As shown in the following figure, status is located in the basic information table, price is located in the price list, stock is located in the inventory table, when querying the status, price, stock data of the three commodity IDs, in Redis, product1 does not hit the status data, product2 does not hit the price data, product3 is hit, then the product1 will be routed to the basic information table data to be obtained queue, product2 is routed to the price list data to be obtained queue, and then a separate thread goes to the corresponding data table to query the data concurrently, and then assembles the results to return.

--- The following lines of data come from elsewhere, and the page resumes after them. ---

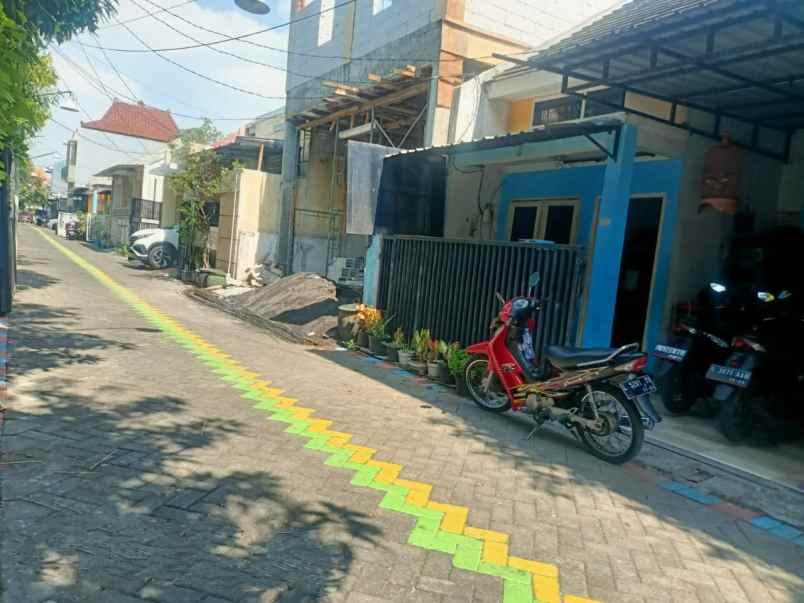 dijual rumah jambangan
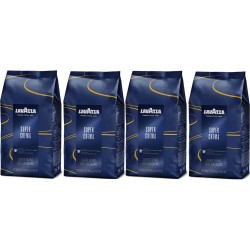 Lavazza Super Crema Espresso Çekirdek Kahve 4 KG (1 kg x 4 paket)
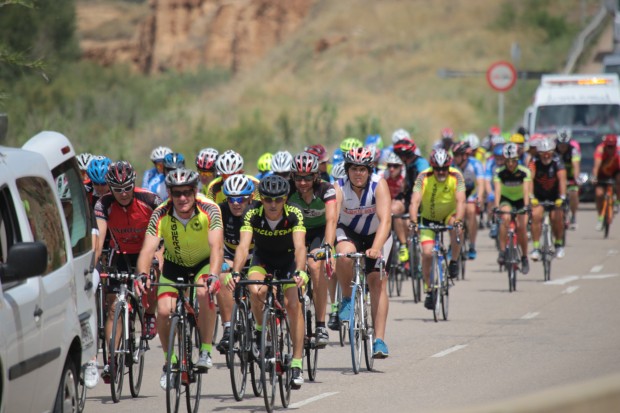 XXII Marcha Cicloturista Villa de Mequinenza
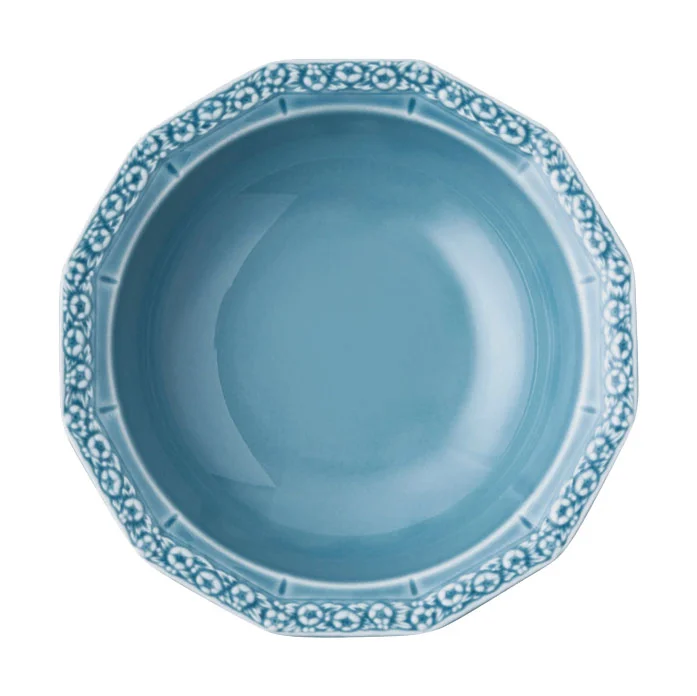 Müslischale 17 cm Maria Dream Blue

Refer to Spring’s BeanFactoryPostProcessor, which provides some extensibility points to provide scalability without changing the main process. As shown in the following figure, after receiving the request parameters, the validation of the parameters and the parsing of the bit-bit request fields are implemented in the extension class
Seventh, optimize the effect
From four perspectives, the effect of optimization is viewed, namely the GC situation on the calling side, the GC number and GC time on the server side, the network card traffic, and the interface time-consuming.
This data is obtained in the scenario where the TPS is 3500 and the optimized interface returns 14 fields of data and the interface returns 50 fields of data before tuning.

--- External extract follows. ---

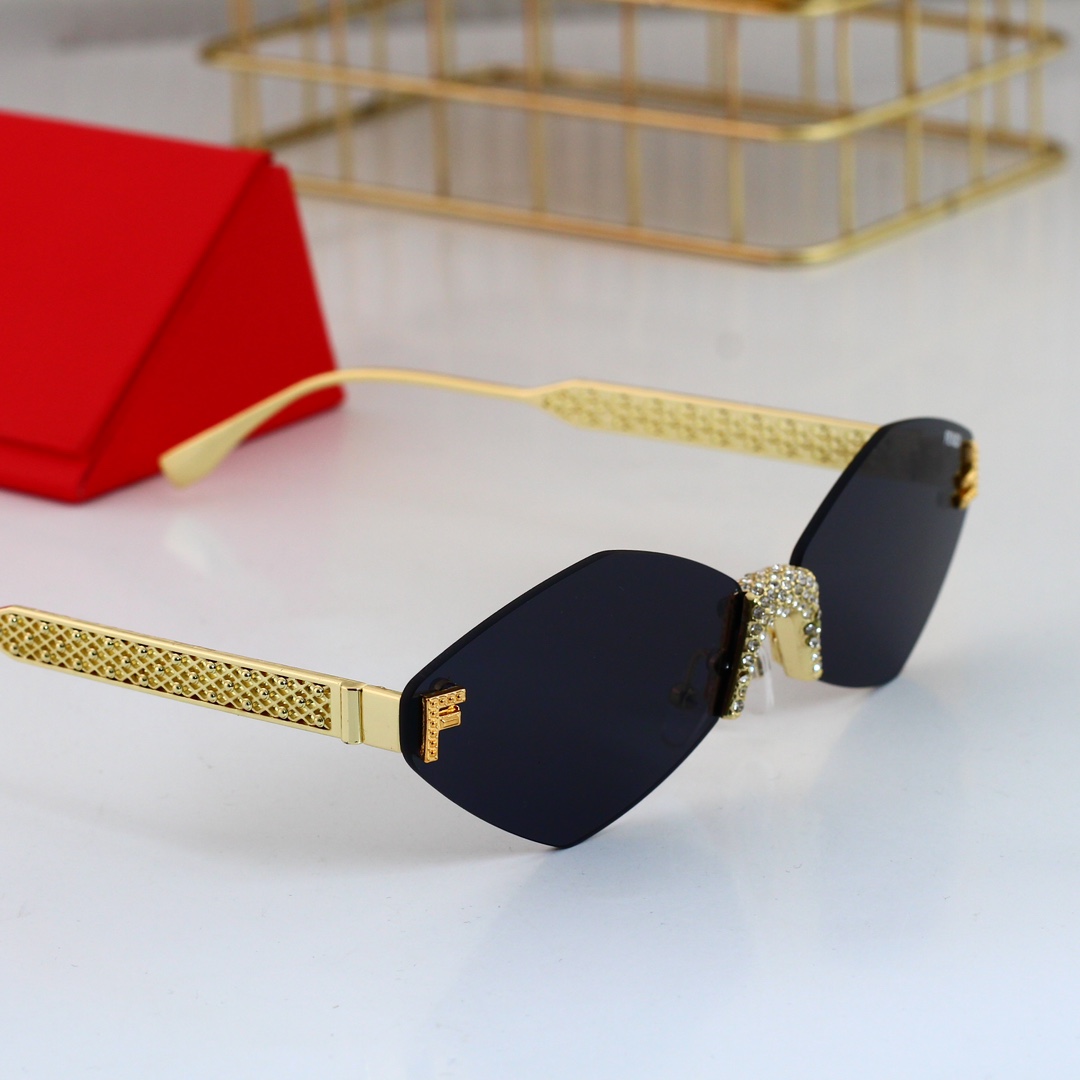 Fendi Basic Glasses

It should be noted that the 14 fields used by the promotion are in 3 different tables, and in the case of completing a transaction, 3 original interfaces need to be called.
Before the call was called, 547 GCs occurred per unit time of the interface, which took 1.74 seconds
After the call is optimized, 176 GCs occur in the interface per unit time, which takes 561ms
About 3 times the lift
Optimize the GC before calling the terminal
After optimization, the call-side GC is optimized
The caller calls the pre-optimization interface, and the server side has 10 YGCs per unit time
After the call side calls the optimized interface, the server side has 3 YGCs per unit time (4 times for highs and 2 times for lows)
About 3 times the lift
The number of GCs before optimization
The number of GCs after optimization
The caller calls the pre-optimization interface, and the GC time is about 120ms per unit time on the server side
The caller calls the optimized interface, and the GC time of about 40ms per unit time on the server side is used
About 3 times the lift
GC time before optimization
GC time after optimization
The call terminal calls the pre-optimization interface, and the traffic of the server machine passing through the NIC is 90.62MB per unit time
When the caller calls the optimized interface, the traffic of the server machine passing through the NIC is 11.95MB per unit time
About 8 times the lift
Optimize the pre-flow flow
The average time spent on the first three interfaces is 1.17ms, 1.52ms, and 1.23ms
After calling the optimized interface, the average interface takes 1.30ms
Performance before optimization
This article optimizes the commodity system from the perspective of data, and makes some brief introductions from the analysis idea to the specific implementation.